→ Passage to read:
+ + + + + + +
Anchor Text for msmarco-document and msmarco-document-v2

mam10eks commented 2 years ago

Dataset Information:

We have extracted anchor text pointing to documents in MS MARCO (version 1 and version 2) from several Common Crawl snapshots that can be used as additional retrieval features or for the training of models (e.g., in a distant supervision style like DeepCT).

Links to Resources:

Dataset ID(s) & supported entities:

Dataset ID: msmarco-document/anchor-text and msmarco-document-v2/anchor-text

Checklist

Mark each task once completed. All should be checked prior to merging a new dataset.

[x] Dataset definition (in ir_datasets/datasets/[topid].py)
[x] Tests (in tests/integration/[topid].py)
[x] Metadata generated (using ir_datasets generate_metadata command, should appear in ir_datasets/etc/metadata.json)
[x] Documentation (in ir_datasets/etc/[topid].yaml)
- [x] Documentation generated in https://github.com/seanmacavaney/ir-datasets.com/
[x] Downloadable content (in ir_datasets/etc/downloads.json)
- [x] Download verification action (in .github/workflows/verify_downloads.yml). Only one needed per topid.
- [x] Any small public files from NIST (or other potentially troublesome files) mirrored in https://github.com/seanmacavaney/irds-mirror/. Mirrored status properly reflected in downloads.json.

Additional comments/concerns/ideas/etc.

I would be happy to help integrate the anchor texts into ir_datasets. I am not sure what a good Dataset ID would be, it can make sense to integrate it as a subset into the existing msmarco-document and msmarco-document-v2 Ids but it might also make sense to have it as independent Ids.
+ + + + + + +
→ Activities:
(1) Based on the anchor text post, answer yes or no to each statement and quote the words that decide it: (a) The anchor text was taken from a single Common Crawl snapshot. (b) Documentation belongs in ir_datasets/etc/[topid].yaml. (c) The author has already chosen a Dataset ID.
(2) Extract the portion of the anchor text post between "Mark each task" and "content (in ir_datasets/etc/downloads.json)", inclusive.
The listing after this post is separate material.

→ Given data:
+ + + + + + +
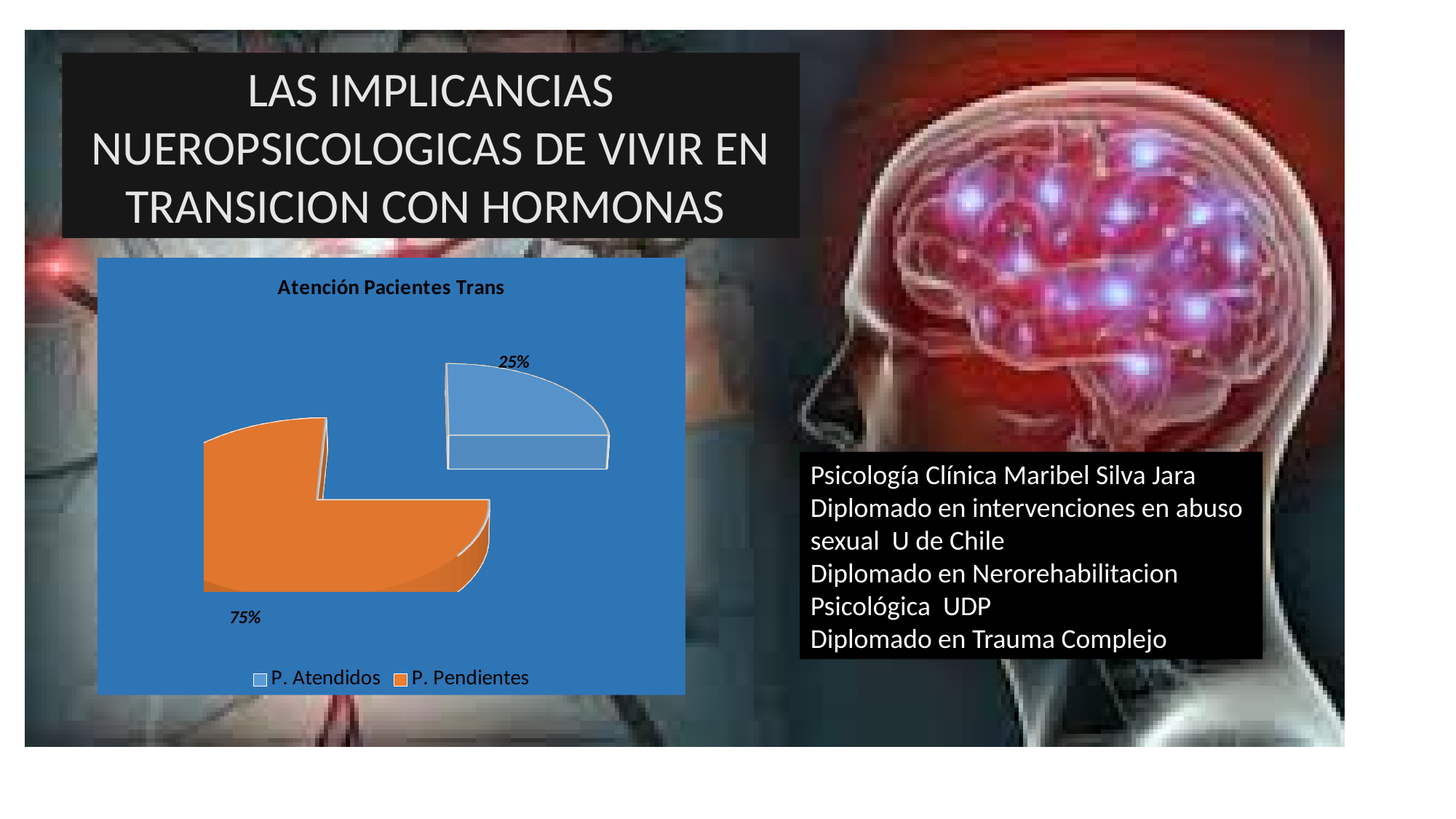
What is the difference in percentage points between P. Pendientes and P. Atendidos? 50% What is the title of the chart? Atención Pacientes Trans How many entries does the legend list? 2 How many slices does the pie chart have? 2 What share of the pie is P. Atendidos? 25% What colour is the P. Pendientes slice? orange Which category has the largest slice of the pie? P. Pendientes Which category has the smallest slice of the pie? P. Atendidos What share of the pie is P. Pendientes? 75% Which is larger, P. Atendidos or P. Pendientes? P. Pendientes What kind of chart is shown on the slide? pie chart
+ + + + + + +
→ Answers to the problems:
(1)
(a) No: "from several Common Crawl snapshots"
(b) Yes: "Documentation (in ir_datasets/etc/[topid].yaml)"
(c) No: "I am not sure what a good Dataset ID would be"

(2)
Mark each task once completed. All should be checked prior to merging a new dataset.

[x] Dataset definition (in ir_datasets/datasets/[topid].py)
[x] Tests (in tests/integration/[topid].py)
[x] Metadata generated (using ir_datasets generate_metadata command, should appear in ir_datasets/etc/metadata.json)
[x] Documentation (in ir_datasets/etc/[topid].yaml)
- [x] Documentation generated in https://github.com/seanmacavaney/ir-datasets.com/
[x] Downloadable content (in ir_datasets/etc/downloads.json)